The arguments against the trial are that

• it would be better to put our efforts and resources into further improving education programs to discourage people from taking drugs and into rehabilitation programs to help drug users to adopt and maintain a drug-free life style and return to the mainstream society;

• even controlled maintenance provision gives the message that society condones the use of addictive drugs and heroin in particular. As a result such a program would encourage more people to use heroin because it would be cheaper and more readily available and its use would entail fewer risks and less social disapproval (this argument is not necessarily weakened by the fact that other addictive drugs including tobacco and alcohol are legally available);

• a common belief, including among Christians, is that people need to be protected from the temptations of drugs of addiction by laws that prevent them from being available. Potential users cannot assess in advance the possible effects on them of taking the drug; and

• the damage that drug addiction causes to other people, including family members and victims of heroin-related crime, and the cost to taxpayers are sufficient reasons for maintaining the ban on use of drugs.

If there is an area of agreement, it is that the present policies are not working. Because they draw different conclusions from that agreement, some of the arguments for and against the trial are at cross purposes with one another. For example, the proponents believe that the present policies are inherently flawed while the opponents believe that it is only necessary to try harder. The opponents equate treatment with cure and see abstinence as the only useful objective. (For the same reason many of them have opposed the methadone program.) The proponents focus their attention more broadly on minimisation of harm to the addicts and others in the community, and see rehabilitation as an important, but not the only means of achieving this objective.
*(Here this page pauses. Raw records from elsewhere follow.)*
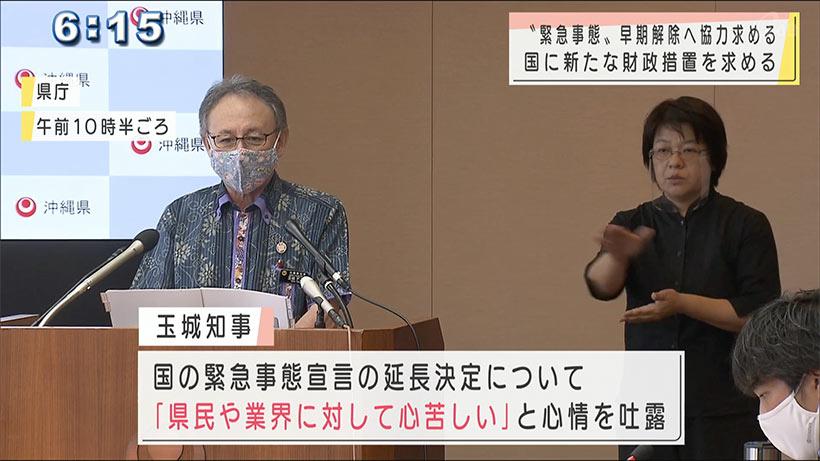 玉城沖縄県知事 宣言の「早期解除」に協力求める
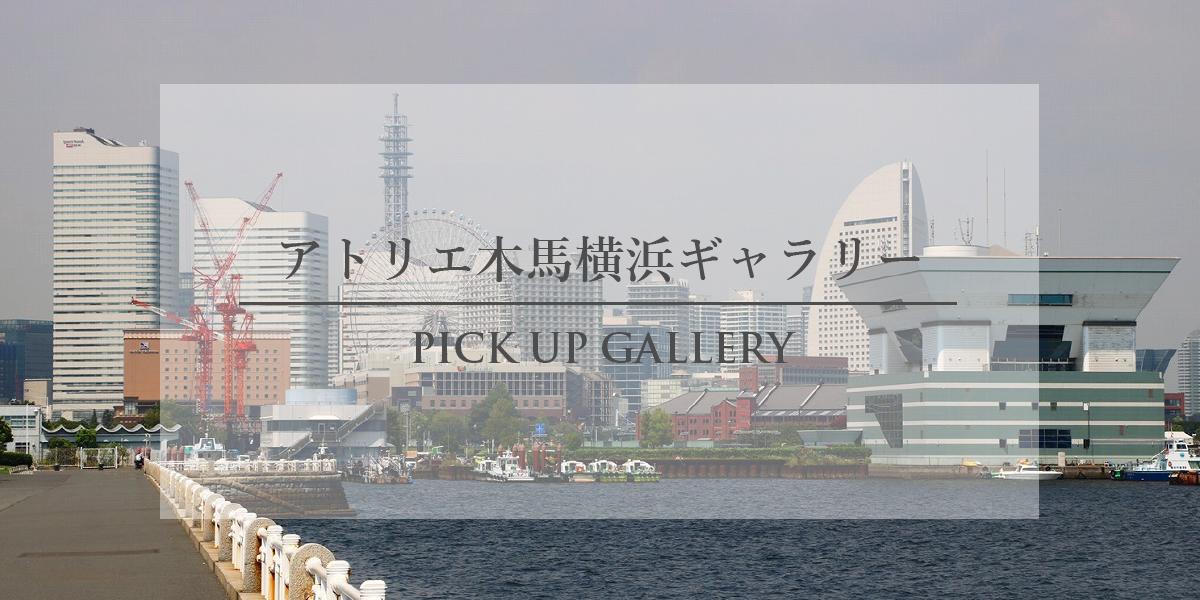 【PICK UP GALLERY】横浜店スタッフがご紹介する地域のおすすめ特集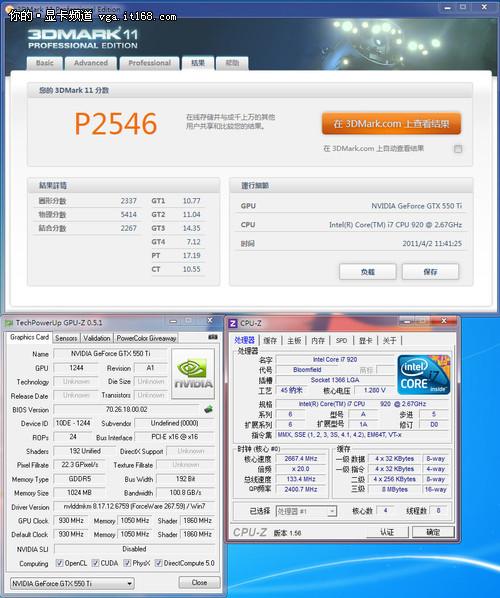 超频测试:铭鑫视界风GTX 550 Ti-1GBD5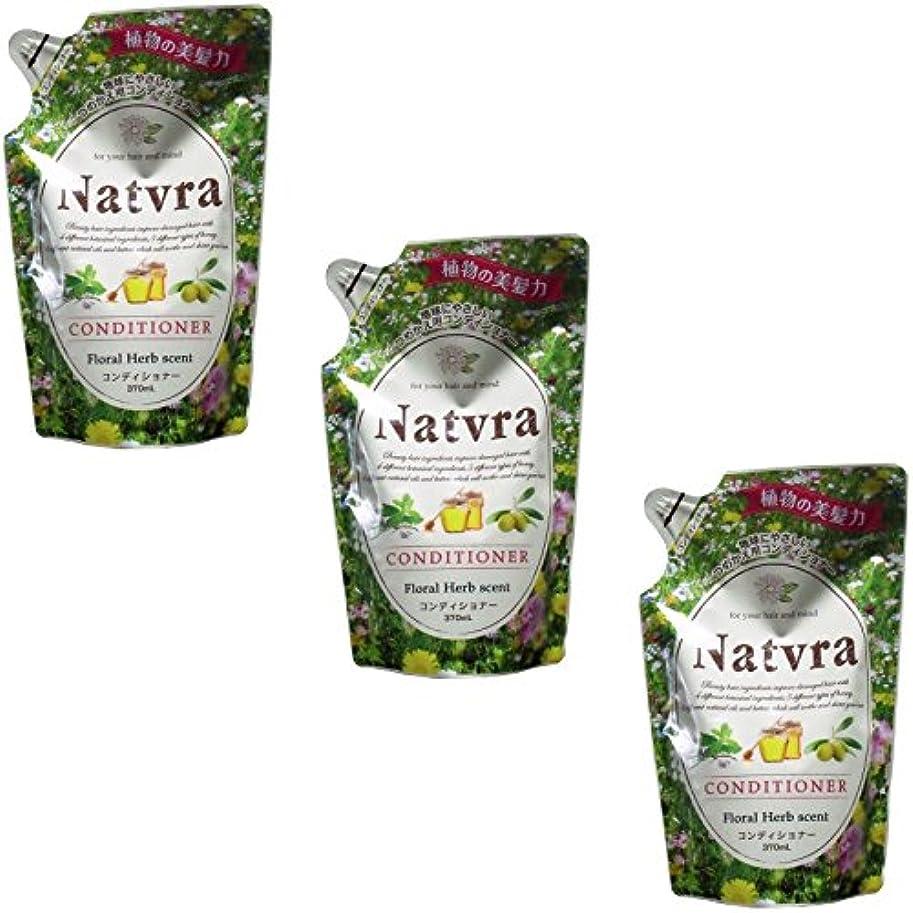 遅れ関係する夏【まとめ買い】Natvra(ナチュラ) コンディショナー つめかえ用 370ml【×3個】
They want to find out through the trial whether controlled provision could be useful to people for whom detoxification and/or methadone replacement therapy are not effective. They see stabilisation and a reduction in other problems as worthwhile in themselves, and also believe that achieving these objectives may in the long term lead to fewer dependent users.

Most of the opponents are not interested in the trial from a scientific point of view or in the information it would provide. They take a black-and-white view of drugs of addiction and see the trial as wasteful because, no matter what the results, they would never accept a policy of controlled maintenance provision. They believe that the only way to deal with drugs of addiction is a policy of complete abstinence for the individual and prohibition for society. Some of them, such as Brian Watters of the Salvation Army (letter in the Canberra Times , 13 September, 1997) are consistent in that they take the same attitude to other drugs of addiction such as alcohol. He and others would argue that just because we endure the health and other problems that result from the legal availability of these drugs, is not a reason for adding to the problems by making another drug legally available, even under controlled conditions. Many, ignoring the history of Australia and many other countries prior to prohibition, see heroin as a much more powerful and dangerous drug than the other two. For these critics, the danger of the trial itself is that it is the thin end of the wedge. It gives messages, especially to children, that taking drugs of addiction is acceptable. The trial, and even more so the policy if it were to be adopted, would be likely to increase the number of users and reduce the incentives for users to quit.

In reply Nick Crofts, one of the supporters of the trials, argues in the Medical Journal of Australia (MJA) that “[t]he morality that rejects a place for opiates in this society because they are dangerous, when the danger demonstrably comes more from their illegality than from the drugs themselves, is fundamentally flawed.” He goes on to claim that “[i]t is a strange morality which argues for so many deaths [from heroin] to prevent the use of a drug that is relatively harmless under controlled conditions ...”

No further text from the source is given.